My comment was not published to boost your confidence in me. My comment was rather published to test the reaction of the sympathiser when the chieftain is criticised.
You shall see more and more scientific publications that argue in line with my proposal that instead of developing vaccines that prepare an adaptive immunity to recognize the pathogen, the strategies shall rather aim at the pathogen being recognized by the innate immunity. First the trend shall be seen in cancer vaccines. With regard to SC2 just wait for some more publications on activation of nonspecific innate immunity to cope with viral NSP1 that suppress type I interferon induction, ORF8 that downregulates MHC-I, and glycan shields that suppress dendritic cells and T cell activisation. And then you perhaps shall understand why innocuous rhinovirus vaccine is mentioned.

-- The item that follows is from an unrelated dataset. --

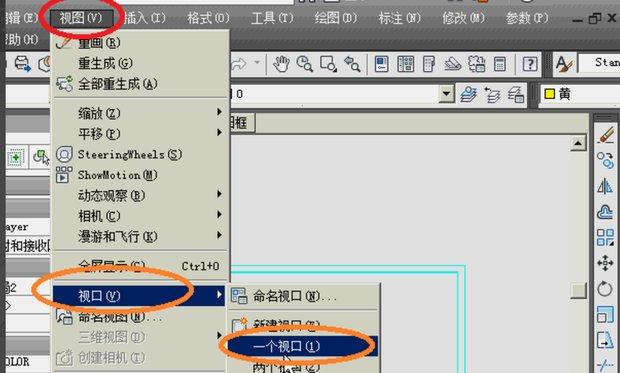 在cad布局中打开图框cad插入pws文件图片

With regard to longevity of plasma blasts read more about cross-reactive HCoV immunity upon vaccination against SC2 and you shall find out that only short-lived plasma blasts may be induced upon the vaccination.
Man... Bots be get'n sufisticated.
I have a science background and work in healthcare, and I don't fully understand the very complex immune system.
It seems they are finding deficits in vaccinated people's t cells. I don't know if these are the effector t cells that you speak of. It's described in this article and it has links to the original material.
https://dailyexpose.uk/2021/10/27/official-government-reports-suggest-the-fully-vaccinated-will-develop-acquired-immunodeficiency-syndrome-by-christmas/
Thanks for encouragement. Dr.Bossche’s comment on Bhakdi’s explanation is correct. My point was not about cross-reactive adaptive immune reaction. My point was about polyfunctional SARS-CoV-2-specific T cells even after mild C19 (https://doi.org/10.1016/j.it.2020.11.002). And my point was about activation of innate immunity: interferons, dendritic cells, etc. If you want to understand this later point, you may read publications of https://www.voiceforscienceandsolidarity.org/authors/marian-laderoute on Herv-k102 vaccines for example.
I wonder, if I had c-19 *before* getting the vaccine (I think I did) if this would also lead to immune escape variants?